Output the entries verbatim, including every line.

Supplied data:
----

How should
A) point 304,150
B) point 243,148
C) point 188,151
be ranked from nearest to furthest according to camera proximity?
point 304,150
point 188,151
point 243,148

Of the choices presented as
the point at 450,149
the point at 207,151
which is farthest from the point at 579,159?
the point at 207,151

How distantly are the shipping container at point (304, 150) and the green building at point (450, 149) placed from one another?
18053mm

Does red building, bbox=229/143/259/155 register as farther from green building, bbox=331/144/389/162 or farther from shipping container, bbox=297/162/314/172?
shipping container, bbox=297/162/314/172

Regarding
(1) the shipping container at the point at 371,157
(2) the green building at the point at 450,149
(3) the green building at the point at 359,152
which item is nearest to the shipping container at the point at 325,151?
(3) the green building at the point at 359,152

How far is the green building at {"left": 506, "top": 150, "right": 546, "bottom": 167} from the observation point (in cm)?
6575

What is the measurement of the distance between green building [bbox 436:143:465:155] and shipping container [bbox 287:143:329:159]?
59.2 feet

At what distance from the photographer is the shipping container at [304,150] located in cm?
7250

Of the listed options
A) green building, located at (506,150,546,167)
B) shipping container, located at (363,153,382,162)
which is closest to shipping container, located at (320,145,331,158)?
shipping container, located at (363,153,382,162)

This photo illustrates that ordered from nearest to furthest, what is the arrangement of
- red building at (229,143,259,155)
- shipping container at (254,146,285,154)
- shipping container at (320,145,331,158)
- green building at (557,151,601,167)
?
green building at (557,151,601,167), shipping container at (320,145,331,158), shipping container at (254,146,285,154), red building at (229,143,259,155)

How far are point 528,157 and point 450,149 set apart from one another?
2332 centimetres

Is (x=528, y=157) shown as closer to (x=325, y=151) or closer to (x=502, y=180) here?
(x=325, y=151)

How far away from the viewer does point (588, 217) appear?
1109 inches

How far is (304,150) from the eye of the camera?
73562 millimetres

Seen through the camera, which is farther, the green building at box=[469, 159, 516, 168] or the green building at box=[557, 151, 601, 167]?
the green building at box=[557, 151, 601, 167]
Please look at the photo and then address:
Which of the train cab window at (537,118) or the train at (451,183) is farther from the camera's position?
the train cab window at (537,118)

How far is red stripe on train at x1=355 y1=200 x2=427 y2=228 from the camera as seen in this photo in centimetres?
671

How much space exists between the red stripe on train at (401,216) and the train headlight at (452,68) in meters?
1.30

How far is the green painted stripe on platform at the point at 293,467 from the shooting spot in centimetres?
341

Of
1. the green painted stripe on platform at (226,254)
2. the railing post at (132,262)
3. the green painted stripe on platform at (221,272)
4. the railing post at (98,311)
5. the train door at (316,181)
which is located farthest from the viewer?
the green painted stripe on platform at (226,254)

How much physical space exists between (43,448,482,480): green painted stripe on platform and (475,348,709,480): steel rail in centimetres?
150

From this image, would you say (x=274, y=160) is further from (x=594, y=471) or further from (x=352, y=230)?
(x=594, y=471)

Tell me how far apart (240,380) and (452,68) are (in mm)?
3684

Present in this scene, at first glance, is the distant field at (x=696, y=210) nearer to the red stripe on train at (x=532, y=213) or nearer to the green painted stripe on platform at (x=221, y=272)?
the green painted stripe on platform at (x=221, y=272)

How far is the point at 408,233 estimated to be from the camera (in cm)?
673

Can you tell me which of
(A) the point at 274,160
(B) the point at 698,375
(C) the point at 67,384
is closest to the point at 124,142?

----

Solution to this problem:
How should
A) point 304,150
B) point 243,148
C) point 188,151
be ranked from nearest to furthest according to camera proximity?
point 304,150
point 188,151
point 243,148

Of the choices presented as
the point at 450,149
the point at 207,151
which is farthest from the point at 579,159?
the point at 207,151

How distantly are the shipping container at point (304, 150) and the green building at point (450, 149) placed from one another?
18053mm

Does red building, bbox=229/143/259/155 register as farther from green building, bbox=331/144/389/162 or farther from shipping container, bbox=297/162/314/172?
shipping container, bbox=297/162/314/172

Regarding
(1) the shipping container at the point at 371,157
(2) the green building at the point at 450,149
(3) the green building at the point at 359,152
which item is nearest to the shipping container at the point at 325,151?
(3) the green building at the point at 359,152

How far is the green building at {"left": 506, "top": 150, "right": 546, "bottom": 167} from the observation point (in cm)?
6575

What is the measurement of the distance between green building [bbox 436:143:465:155] and shipping container [bbox 287:143:329:159]?
59.2 feet

At what distance from the photographer is the shipping container at [304,150] located in cm?
7250

Of the listed options
A) green building, located at (506,150,546,167)
B) shipping container, located at (363,153,382,162)
which is closest to shipping container, located at (320,145,331,158)?
shipping container, located at (363,153,382,162)

This photo illustrates that ordered from nearest to furthest, what is the arrangement of
- red building at (229,143,259,155)
- shipping container at (254,146,285,154)
- shipping container at (320,145,331,158)
- green building at (557,151,601,167)
?
green building at (557,151,601,167), shipping container at (320,145,331,158), shipping container at (254,146,285,154), red building at (229,143,259,155)

How far are point 528,157 and point 450,149 set apart from one another?
2332 centimetres

Is (x=528, y=157) shown as closer to (x=325, y=151) or closer to (x=502, y=180) here?
(x=325, y=151)

How far away from the viewer does point (588, 217) appear?
1109 inches

How far is (304,150) from the eye of the camera?
73562 millimetres

Seen through the camera, which is farther, the green building at box=[469, 159, 516, 168] or the green building at box=[557, 151, 601, 167]?
the green building at box=[557, 151, 601, 167]
Please look at the photo and then address:
Which of the train cab window at (537,118) or the train at (451,183) is farther from the camera's position?
the train cab window at (537,118)

How far is red stripe on train at x1=355 y1=200 x2=427 y2=228 from the camera as seen in this photo in centimetres?
671

How much space exists between the red stripe on train at (401,216) and the train headlight at (452,68) in meters?
1.30

How far is the green painted stripe on platform at the point at 293,467 from the shooting spot in centimetres?
341

Of
1. the green painted stripe on platform at (226,254)
2. the railing post at (132,262)
3. the green painted stripe on platform at (221,272)
4. the railing post at (98,311)
5. the train door at (316,181)
which is located farthest from the viewer?
the green painted stripe on platform at (226,254)

How much physical space exists between (43,448,482,480): green painted stripe on platform and (475,348,709,480): steel rail in centimetres?
150

From this image, would you say (x=274, y=160) is further from (x=594, y=471) or further from (x=352, y=230)?
(x=594, y=471)

Tell me how far apart (240,380) and (452,68) are (in mm)?
3684

Present in this scene, at first glance, is the distant field at (x=696, y=210) nearer to the red stripe on train at (x=532, y=213) or nearer to the green painted stripe on platform at (x=221, y=272)?
the green painted stripe on platform at (x=221, y=272)

How far is the point at 408,233 estimated to be from the camera (in cm)?
673

Can you tell me which of
(A) the point at 274,160
(B) the point at 698,375
(C) the point at 67,384
is closest to the point at 124,142?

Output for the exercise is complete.